The decision to accept and carry on turns the worst failure into success.
Claire Weekes (Australian doctor and health writer)
Coping is defined as an attempt to overcome or come to terms with difficulties or occurred losses. We will focus here mainly on coping strategies, but let’s have a look at stress and distress first.
Stress and distress
Two broad groups of situations require coping: losing situations that cause stress (e.g. running late for work), and situations in which a loss has already occurred, that cause distress (e.g. losing your job for being late). Stress relates to setbacks, distress to loss. Distress typically has a more profound effect because a loss cannot be prevented any more, but stress is far more common.
What triggers stress
Stress is usually instigated by your perception of a discrepancy between demands on you and your ability to deal with them. In other words, stress arises when there is a conflict between what you want or would like and what is actually happening. This means, for example, that you don’t get stressed when you are in a hurry but when you have to force yourself to stop despite being in a hurry. Such situations are common in modern society (waiting for a bus or lift, queuing, traffic jams, crowds, etc.).
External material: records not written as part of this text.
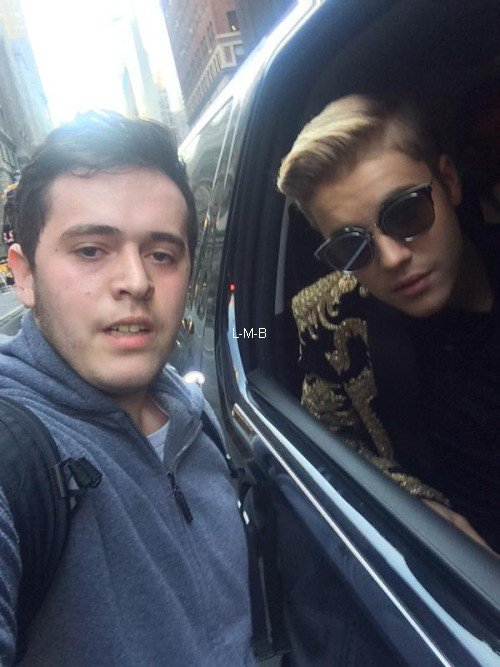Photos et vid�o de Justin (suite)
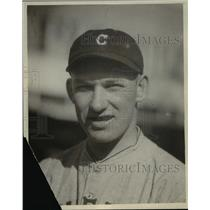 1925 Press Photo Russell Wright, Cleveland Indians baseball - cvb59218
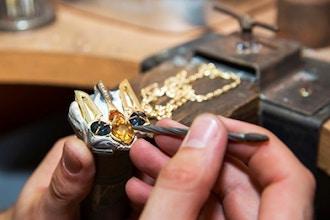 1 Hour Jewelry Workshop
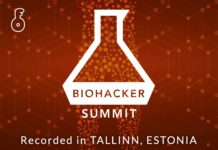 Biohacker Summit 2018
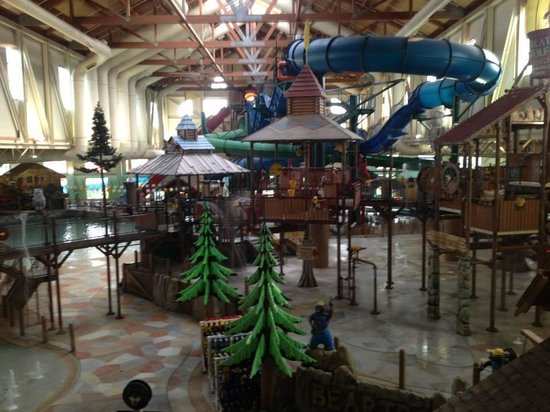 Mar 10,  · Wilderness at the Smokies Resort: Visit a Great Wolf Lodge instead! Better service and overall quality. - See 3, traveler reviews, 1, candid photos, and great deals for Wilderness at the Smokies Resort at TripAdvisorK TripAdvisor reviews.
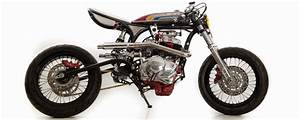 Racing Caf U00e8  Honda Cbn 400 By Edturner Motorcycles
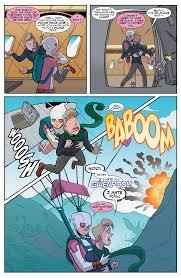 gwenpool the unbelievable 2016 11 marvel comics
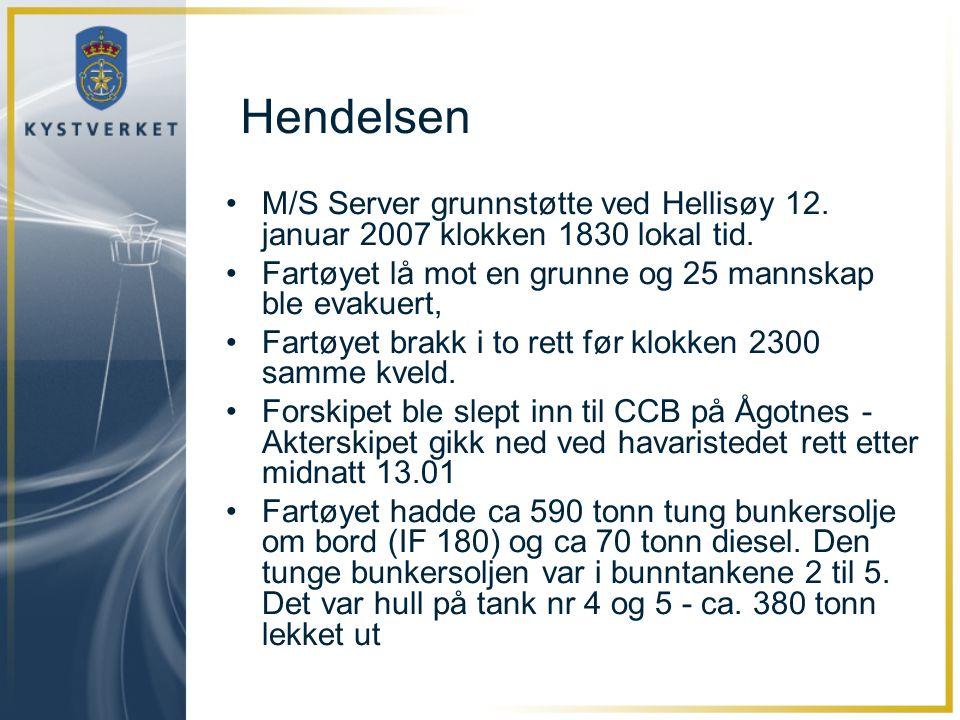 Hendelsen •M/S Server grunnstøtte ved Hellisøy 12. januar 2007 klokken 1830 lokal tid. •Fartøyet lå mot en grunne og 25 mannskap ble evakuert, •Fartøy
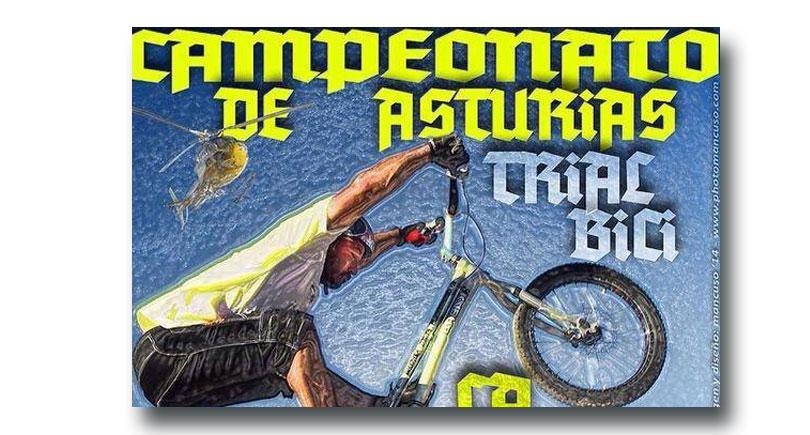 Campeonato de Asturias de Trialbici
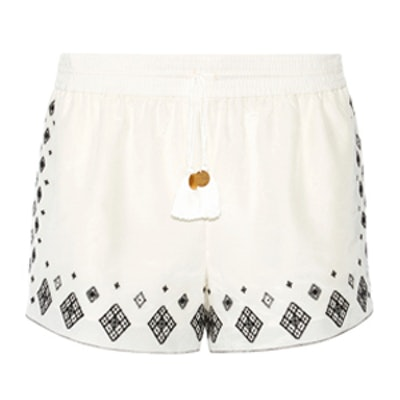 Embroidered Silk And Cotton-Blend Shorts
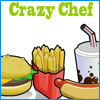 Crazy Chef Online Puzzle game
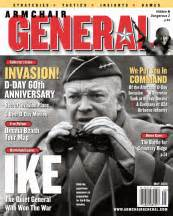 armchair general magazine volume i armchair general magazine armchair general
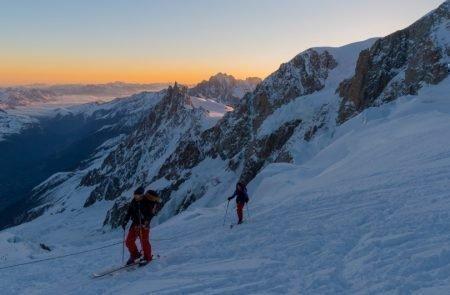 Mt.Blanc 03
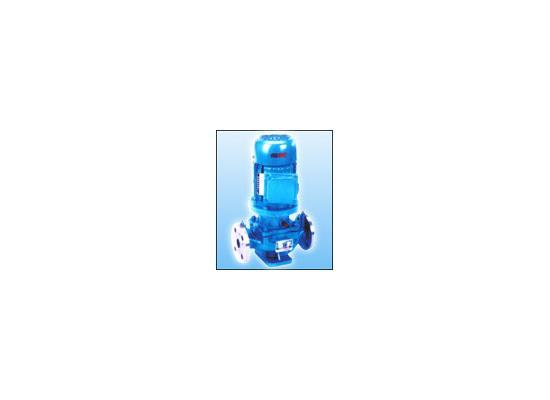 IHG不銹鋼化工泵(IHG)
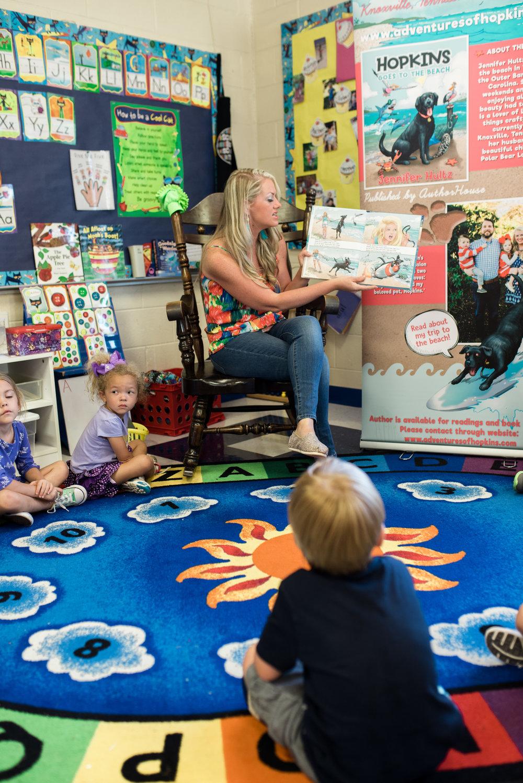 I Love Local Knoxville, TN - Jenn Hultz Children's Book Author-7446.jpg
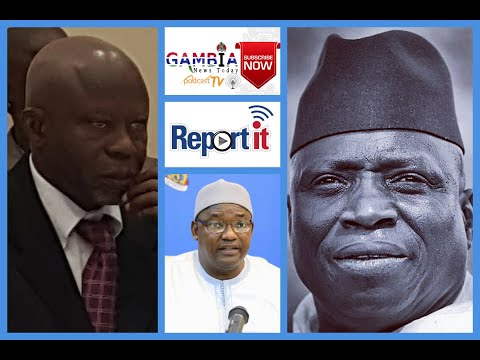 GAMBIA REPORTS 16TH JULY 2020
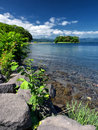 Early afternoon scene lake toya hokkaido japan scenic view of the lakeside along Royalty Free Stock Photos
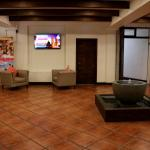 Hotel Agua Escondida, Taxco de Alarcón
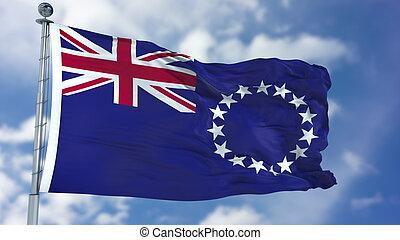 Cook Islands Flag in a Blue Sky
So, taking into account that something may go wrong, stop you or slow you down can go a long way – although it cannot eradicate stress completely, as things are not always predictable. Accumulated stress can affect our body (e.g. the immune and cardio-vascular systems), mind (e.g. the sleep, concentration), as well as relationships. Sometimes we use food, alcohol or drugs to deal with stress and distress, but the trouble is that they make us feel even worse after their effect is gone. Prescribed medication can be useful in providing a respite so that we can gather energy to deal with the situation, but they do not provide answers, they are not a solution. This is why we need coping strategies (to deal with both stress and distress).